Grants talk:TPS/User:とある白い猫/Presenting at PAN Lab of CLEF 2011

From Meta, a Wikimedia project coordination wiki

Questions[edit]

Thank you for this request. Before we move forward, we would like you to:

  1. provide a little more detail on the purpose and expected results of your participation
  2. elaborate on the status of "VandalSense" now, and in particular on its standing and significance within the community (as far as you know).
  3. If you can point to some discussion of VandalSense, that would be good too.
  4. be a little more specific on how participation in this event is going to benefit the development of this tool.
  5. The hotel rate seems a little on the expensive side. Perhaps you can secure some cheaper accommodation in Amsterdam?

Thanks. Ijon 18:34, 30 August 2011 (UTC)[reply]

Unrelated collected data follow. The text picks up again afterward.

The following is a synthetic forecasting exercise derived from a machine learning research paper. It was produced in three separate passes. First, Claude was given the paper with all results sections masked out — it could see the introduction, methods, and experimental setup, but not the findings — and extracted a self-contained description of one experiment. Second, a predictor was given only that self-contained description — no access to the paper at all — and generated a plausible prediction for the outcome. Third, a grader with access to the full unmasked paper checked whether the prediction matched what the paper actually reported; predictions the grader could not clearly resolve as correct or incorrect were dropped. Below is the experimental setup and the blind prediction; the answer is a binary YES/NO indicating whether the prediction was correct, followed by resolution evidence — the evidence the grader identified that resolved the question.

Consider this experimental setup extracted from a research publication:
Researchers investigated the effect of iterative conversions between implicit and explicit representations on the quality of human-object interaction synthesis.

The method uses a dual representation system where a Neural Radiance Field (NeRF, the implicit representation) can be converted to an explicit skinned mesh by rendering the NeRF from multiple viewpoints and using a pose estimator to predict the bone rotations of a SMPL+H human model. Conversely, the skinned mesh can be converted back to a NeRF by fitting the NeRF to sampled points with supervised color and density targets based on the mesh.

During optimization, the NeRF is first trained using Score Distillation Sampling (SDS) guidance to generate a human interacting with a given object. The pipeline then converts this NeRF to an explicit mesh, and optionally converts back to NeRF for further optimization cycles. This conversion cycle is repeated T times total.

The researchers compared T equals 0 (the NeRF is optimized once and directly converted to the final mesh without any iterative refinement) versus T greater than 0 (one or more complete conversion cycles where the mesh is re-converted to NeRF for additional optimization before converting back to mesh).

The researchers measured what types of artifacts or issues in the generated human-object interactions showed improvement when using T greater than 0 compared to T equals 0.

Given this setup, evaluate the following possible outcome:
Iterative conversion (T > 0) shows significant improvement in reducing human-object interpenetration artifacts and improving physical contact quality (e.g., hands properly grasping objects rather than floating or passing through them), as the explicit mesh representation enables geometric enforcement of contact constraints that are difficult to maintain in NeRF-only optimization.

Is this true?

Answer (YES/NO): YES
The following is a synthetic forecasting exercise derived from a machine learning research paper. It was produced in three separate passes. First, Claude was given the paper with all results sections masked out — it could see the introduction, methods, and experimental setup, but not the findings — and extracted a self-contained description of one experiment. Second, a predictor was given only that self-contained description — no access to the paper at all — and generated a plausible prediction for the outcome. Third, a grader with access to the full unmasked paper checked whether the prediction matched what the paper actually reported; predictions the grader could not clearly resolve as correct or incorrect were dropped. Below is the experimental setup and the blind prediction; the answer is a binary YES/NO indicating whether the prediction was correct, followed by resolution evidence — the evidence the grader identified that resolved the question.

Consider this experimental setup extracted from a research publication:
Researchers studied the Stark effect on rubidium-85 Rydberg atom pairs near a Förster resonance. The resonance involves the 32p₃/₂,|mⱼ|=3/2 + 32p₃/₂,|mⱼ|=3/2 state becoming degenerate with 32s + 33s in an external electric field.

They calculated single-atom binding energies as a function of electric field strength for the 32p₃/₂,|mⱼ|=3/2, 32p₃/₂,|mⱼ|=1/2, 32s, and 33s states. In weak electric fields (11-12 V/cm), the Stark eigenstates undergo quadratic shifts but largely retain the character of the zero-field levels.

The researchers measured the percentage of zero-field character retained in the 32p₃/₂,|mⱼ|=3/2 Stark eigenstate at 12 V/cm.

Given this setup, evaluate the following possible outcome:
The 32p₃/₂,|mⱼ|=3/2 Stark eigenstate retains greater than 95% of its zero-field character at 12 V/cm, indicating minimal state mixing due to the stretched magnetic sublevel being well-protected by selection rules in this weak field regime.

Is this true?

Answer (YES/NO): YES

  1. I feel more tools are needed to assist Recent Changes patrollers. While I am just a masters student with a long way to go, I am under the belief that experts in Artificial Intelligence are not necessarily also experienced wikipedians. Indeed analysis of data is imperative but I feel my experience as a wikipedian would have a positive impact on the development of other automated vandalism detection tools through the discussions at the conference. I'll cover the impact the conference has on vandalSense in reponse to your question #4 below. Also the conference does not only cover automated vandalism detection. The other main topic covered is "author identification". While this wouldn't be useful for vandalism detection, it can be used to detect copyright violations on wikipedia as well as detect accounts that are just returning sockpuppets of disruptive users. I didn't include this in the request page as it does not directly impact the development of VandalSense however if feasible the capability to detecting returning vandals would certainly increase the accuracy and overal usefulness of the tool.
  2. While the tool is available for public use, I am not comfortable with the tool being used to determine live edits as it is at an early stage of it's development. For academic purposes accuracy as high 70% could be deemed acceptable, however for live wikipedia use, I'd be more comfortable with accuracy as high as 95% and up. One problem was the learning set was about 1000 edits per language and that wasn't nearly enough for the kind of results I hope to get. I'll email you the url to the tool which is on a test server (it cannot handle too many people using it at once, yet).
  3. Per reason #2 the tool is currently unknown as far as the general community is concerned. Discussions so far has been private and limited. I just feel it is too early for a detailed discussion on the tool.
  4. There are many challenges in automated vandalism detection as the nature of edits can be unpredictable. Also the reports for the individual projects of groups participating in the workshop are capped at 10 pages or less (depending on the project) leaving out a lot of information making it difficult to determine how other people tackled such problems. For instance even very offensive or racist words can be welcome on some articles (such as articles talking about the origin of such words) while remain disruptive in the rest of the site. Discussions would reveal the strengths and weaknesses of VandalSense giving me the feedback I need from people with deep understanding of AI to improve VandalSense. I am particularly interested in different methodologies others used to counter the setbacks such as the one mentioned above.
  5. Unfortunately Amsterdam is a rather expensive city from what I can tell. The hotel I picked is the one recommended by the organizers and is also the site of the venue and I am already getting a discounted rate based on the official conference site. The daily price is 120 euros (without tax) which adds up to 480 euros and with 5% tax that ends up with 500,76 euros total price tag. The other alternatives the venue recommends are similarly priced (except one) and are kilometers away. Staying at the venue site has the added benefit of discussing more about the topics covered. So, I unfortunately lack a cheaper alternative that isn't kilometers away.
-- とある白い猫 chi? 23:25, 30 August 2011 (UTC)[reply]

Funded by WMDE[edit]

The WMF referred the request to Wikimedia Deutschland. WMDE agreed to fund it. This grant request can still serve as a record of this, and for the eventual report. Ijon 20:58, 16 September 2011 (UTC)[reply]